Comparison of systemic and intratumoral OV delivery methods for CRC. This figure illustrates the comparison between systemic and intratumoral delivery methods for OV therapy in CRC, highlighting their respective benefits, challenges and optimization strategies. Systemic delivery involves administering viruses through the bloodstream, enabling broad distribution and convenience but facing limitations such as limited penetration and potential systemic toxicities.
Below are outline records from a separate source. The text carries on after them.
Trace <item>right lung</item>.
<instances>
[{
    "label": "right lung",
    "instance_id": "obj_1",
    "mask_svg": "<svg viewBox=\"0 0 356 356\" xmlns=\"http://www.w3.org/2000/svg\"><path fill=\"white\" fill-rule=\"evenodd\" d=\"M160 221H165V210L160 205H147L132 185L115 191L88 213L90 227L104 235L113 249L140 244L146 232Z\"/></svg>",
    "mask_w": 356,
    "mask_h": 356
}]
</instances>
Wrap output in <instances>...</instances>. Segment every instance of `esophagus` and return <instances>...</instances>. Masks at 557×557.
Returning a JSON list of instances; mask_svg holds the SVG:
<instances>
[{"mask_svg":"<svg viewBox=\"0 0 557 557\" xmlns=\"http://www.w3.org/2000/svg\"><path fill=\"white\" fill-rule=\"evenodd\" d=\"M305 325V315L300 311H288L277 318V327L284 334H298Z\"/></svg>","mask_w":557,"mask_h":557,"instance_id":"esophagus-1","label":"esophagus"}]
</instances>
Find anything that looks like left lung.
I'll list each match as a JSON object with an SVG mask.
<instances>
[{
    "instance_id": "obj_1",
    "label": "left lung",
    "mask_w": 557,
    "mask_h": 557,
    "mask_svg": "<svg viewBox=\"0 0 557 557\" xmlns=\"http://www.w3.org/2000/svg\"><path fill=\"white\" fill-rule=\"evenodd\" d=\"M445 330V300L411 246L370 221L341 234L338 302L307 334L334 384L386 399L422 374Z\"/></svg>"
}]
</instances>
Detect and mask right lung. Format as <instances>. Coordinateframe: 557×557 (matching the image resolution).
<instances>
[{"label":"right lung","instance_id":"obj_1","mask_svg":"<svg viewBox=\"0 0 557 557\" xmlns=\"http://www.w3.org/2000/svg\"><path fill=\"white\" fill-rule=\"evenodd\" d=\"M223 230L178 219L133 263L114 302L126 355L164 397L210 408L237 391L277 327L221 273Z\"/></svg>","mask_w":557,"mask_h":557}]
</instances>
By contrast, intratumoral delivery entails direct injection into the tumor, offering high local viral concentration and bypassing physical barriers, though it is technically complex and mostly limited to primary tumors. To enhance efficacy, nanoparticle encapsulation techniques protect viruses from degradation, extend circulation time and improve targeting by modifying the surface with tumor-specific ligands. Additionally, engineered vesicles, such as antibody-displayed extracellular vesicles, can deliver viruses specifically to tumor cells, increasing treatment specificity through targeted binding to upregulated receptors on cancer cells. These optimizations aim to improve specificity, immune response and therapeutic efficiency in CRC treatment. This figure was created using BioRender (BioRender Inc.). CRC, colorectal cancer; OV, oncolytic virus.